• [Supplied passage]
◆ ◆ ◆
Though Chet wasn't present on this night, we had in Rich Perry that eloquent lyricism that was so prevalent in Chet's playing, resident in Rich's performance.
What you, the listener, will hear, is the pure sound of Jazz... mistakes included... exactly as it was performed... a vibrant, living sound which places the listener right there in the audience and on the bandstand with us.
The gifted and award winning pianist, Harold Danko, is one of very few who can successfully combine strength and delicacy in his approach to the piano. His conceptions are drawn from a deep well of creativity. Experimenting with time, chordal structures and rhythmic interplay, Harold always surprises and entrances his audience, as this recording so well attests.
The robust tone of Cameron Brown on bass completes this happening rhythm section. Cameron is one of the most prodigiously skilled and inventive bass players in the history of jazz. And certainly the most expressive bassist on the scene today. Listening to Cameron, Harold and Artt play, you think of an intricate ballet -- that's how tight their time, rhythm and ideas are. Their counterpoint and use of dynamics is electrifying and magical.
◆ ◆ ◆
• [Study material]
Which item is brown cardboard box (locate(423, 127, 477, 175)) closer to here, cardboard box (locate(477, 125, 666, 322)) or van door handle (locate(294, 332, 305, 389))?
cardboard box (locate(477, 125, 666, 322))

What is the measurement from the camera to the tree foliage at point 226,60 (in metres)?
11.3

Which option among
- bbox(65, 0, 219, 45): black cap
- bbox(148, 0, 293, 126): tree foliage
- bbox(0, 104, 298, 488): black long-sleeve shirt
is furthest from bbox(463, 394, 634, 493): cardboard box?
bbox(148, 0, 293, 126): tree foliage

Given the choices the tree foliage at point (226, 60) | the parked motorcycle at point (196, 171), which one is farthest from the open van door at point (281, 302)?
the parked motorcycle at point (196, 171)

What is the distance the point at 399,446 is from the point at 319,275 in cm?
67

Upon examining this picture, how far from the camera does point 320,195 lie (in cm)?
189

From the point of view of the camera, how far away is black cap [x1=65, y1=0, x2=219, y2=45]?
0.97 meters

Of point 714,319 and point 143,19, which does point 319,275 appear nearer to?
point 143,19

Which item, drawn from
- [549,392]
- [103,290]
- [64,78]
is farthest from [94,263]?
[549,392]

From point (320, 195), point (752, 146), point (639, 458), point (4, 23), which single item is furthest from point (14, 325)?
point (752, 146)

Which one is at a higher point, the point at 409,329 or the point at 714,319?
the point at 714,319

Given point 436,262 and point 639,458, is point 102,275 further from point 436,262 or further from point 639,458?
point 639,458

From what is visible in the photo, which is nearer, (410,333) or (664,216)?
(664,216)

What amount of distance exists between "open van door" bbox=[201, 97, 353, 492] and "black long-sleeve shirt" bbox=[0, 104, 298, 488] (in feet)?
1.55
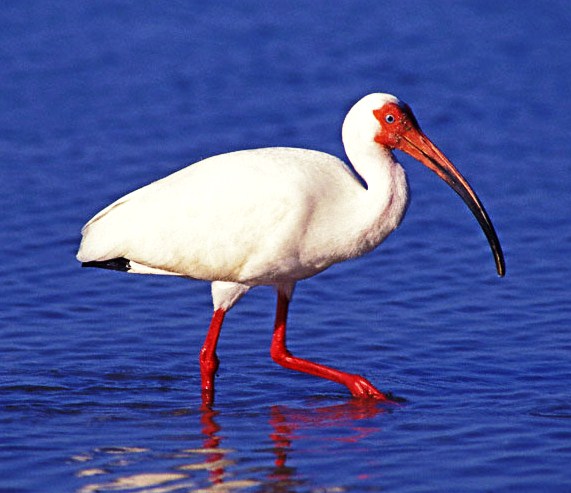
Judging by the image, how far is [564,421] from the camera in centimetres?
938

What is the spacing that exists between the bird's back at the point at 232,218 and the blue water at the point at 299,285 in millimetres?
811

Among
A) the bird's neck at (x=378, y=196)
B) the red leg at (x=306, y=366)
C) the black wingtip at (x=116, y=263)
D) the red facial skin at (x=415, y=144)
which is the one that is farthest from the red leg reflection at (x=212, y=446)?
the red facial skin at (x=415, y=144)

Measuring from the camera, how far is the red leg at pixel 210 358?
407 inches

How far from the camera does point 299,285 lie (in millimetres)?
12516

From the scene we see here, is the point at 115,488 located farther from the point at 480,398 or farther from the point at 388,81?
the point at 388,81

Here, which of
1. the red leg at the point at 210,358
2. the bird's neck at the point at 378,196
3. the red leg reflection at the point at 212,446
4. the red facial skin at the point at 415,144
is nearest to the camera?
the red leg reflection at the point at 212,446

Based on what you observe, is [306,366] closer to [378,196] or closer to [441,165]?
[378,196]

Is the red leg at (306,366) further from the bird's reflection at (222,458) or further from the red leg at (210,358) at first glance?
the red leg at (210,358)

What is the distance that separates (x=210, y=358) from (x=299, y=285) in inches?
87.1

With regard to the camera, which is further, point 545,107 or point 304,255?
point 545,107

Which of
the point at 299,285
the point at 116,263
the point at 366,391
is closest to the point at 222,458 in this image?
the point at 366,391

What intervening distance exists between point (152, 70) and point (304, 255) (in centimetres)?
953

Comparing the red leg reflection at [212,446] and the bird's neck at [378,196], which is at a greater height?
the bird's neck at [378,196]

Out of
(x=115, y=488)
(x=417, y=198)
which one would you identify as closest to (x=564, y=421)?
(x=115, y=488)
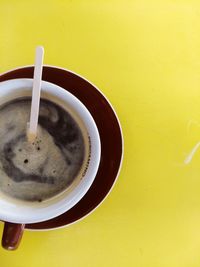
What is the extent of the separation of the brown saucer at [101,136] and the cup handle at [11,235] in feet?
0.35

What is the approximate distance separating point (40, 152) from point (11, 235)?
0.16 m

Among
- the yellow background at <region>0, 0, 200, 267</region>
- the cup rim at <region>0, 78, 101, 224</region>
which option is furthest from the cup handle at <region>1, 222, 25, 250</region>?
the yellow background at <region>0, 0, 200, 267</region>

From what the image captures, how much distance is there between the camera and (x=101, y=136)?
82 cm

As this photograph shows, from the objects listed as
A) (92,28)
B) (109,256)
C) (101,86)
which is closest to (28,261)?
(109,256)

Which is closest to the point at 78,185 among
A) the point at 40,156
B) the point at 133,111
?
the point at 40,156

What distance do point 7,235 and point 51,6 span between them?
485 millimetres

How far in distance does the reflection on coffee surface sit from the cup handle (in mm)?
86

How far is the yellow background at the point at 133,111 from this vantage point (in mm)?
857

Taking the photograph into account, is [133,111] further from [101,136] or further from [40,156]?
[40,156]

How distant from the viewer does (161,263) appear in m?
0.87

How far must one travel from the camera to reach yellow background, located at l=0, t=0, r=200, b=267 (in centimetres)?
86

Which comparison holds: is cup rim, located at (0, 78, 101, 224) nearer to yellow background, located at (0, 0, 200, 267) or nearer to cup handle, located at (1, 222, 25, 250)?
cup handle, located at (1, 222, 25, 250)

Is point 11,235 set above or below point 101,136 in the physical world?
below

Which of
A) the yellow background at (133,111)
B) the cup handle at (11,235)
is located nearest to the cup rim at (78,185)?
the cup handle at (11,235)
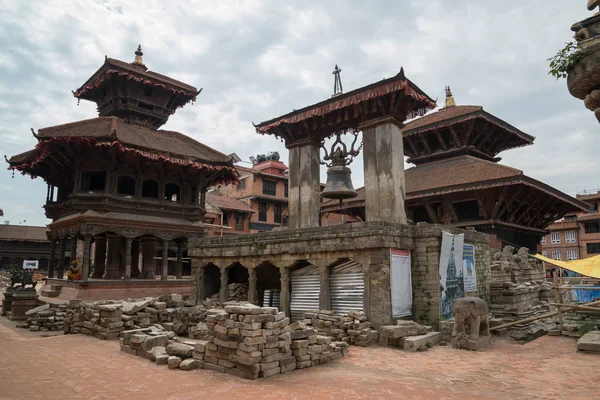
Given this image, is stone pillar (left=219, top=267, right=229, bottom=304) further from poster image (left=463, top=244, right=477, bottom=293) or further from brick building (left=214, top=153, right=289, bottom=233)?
brick building (left=214, top=153, right=289, bottom=233)

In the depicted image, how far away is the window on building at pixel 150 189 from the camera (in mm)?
25705

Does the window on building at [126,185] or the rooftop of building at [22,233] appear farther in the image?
the rooftop of building at [22,233]

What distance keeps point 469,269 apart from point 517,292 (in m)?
2.72

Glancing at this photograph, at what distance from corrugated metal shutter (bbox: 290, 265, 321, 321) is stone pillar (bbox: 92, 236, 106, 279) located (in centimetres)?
1426

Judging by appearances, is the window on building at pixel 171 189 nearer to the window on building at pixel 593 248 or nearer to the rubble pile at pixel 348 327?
the rubble pile at pixel 348 327

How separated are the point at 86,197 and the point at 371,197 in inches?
589

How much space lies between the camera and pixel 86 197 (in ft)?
71.3

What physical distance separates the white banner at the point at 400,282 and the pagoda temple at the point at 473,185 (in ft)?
28.1

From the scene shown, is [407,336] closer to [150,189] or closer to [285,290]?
[285,290]

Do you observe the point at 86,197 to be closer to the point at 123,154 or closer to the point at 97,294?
the point at 123,154

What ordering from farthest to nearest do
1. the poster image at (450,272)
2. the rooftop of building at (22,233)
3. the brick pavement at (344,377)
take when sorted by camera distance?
1. the rooftop of building at (22,233)
2. the poster image at (450,272)
3. the brick pavement at (344,377)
◆ ◆ ◆
• [Requirement A] In the passage about the jazz recording, who is named as the pianist?
• [Requirement B] Carry the passage about the jazz recording forward with one more paragraph that picks up after its final sentence.
The data has no connection to the text.

• [Written answer A] Harold Danko.

• [Written answer B]
Complementing the rhythm section is the swingin', understated soul of Rich Perry on tenor sax. He composes lines of sheer beauty every time he picks up his horn and plays. Playing way behind the beat, Rich displays his technical mastery and introspective nature as he digs deep into each tune and adds a rounded, abstract quality to music. Artt Frank calls Rich Perry the most thought provoking tenor sax player in the world today. I agree. I then asked Artt who his favorite tenor players were, and he cited Sonny Rollins as first of his four all time personal favorite tenor players... with Dexter Gordon, Phil Urso, and Rich Perry being the other three. Making his way into Artt's all-time number five spot is son-in-law, Ken Barry... a young thirty-five-year old player who plays with the lyricism and melodicism of the aforementioned legends. Ken can be heard on Artt's last three CD projects. "Souvenir," "Artt Frank Live At The Aldrich II," and the new soon-to-be-released "Artt Frank Jazz Ensemble: In The Moment."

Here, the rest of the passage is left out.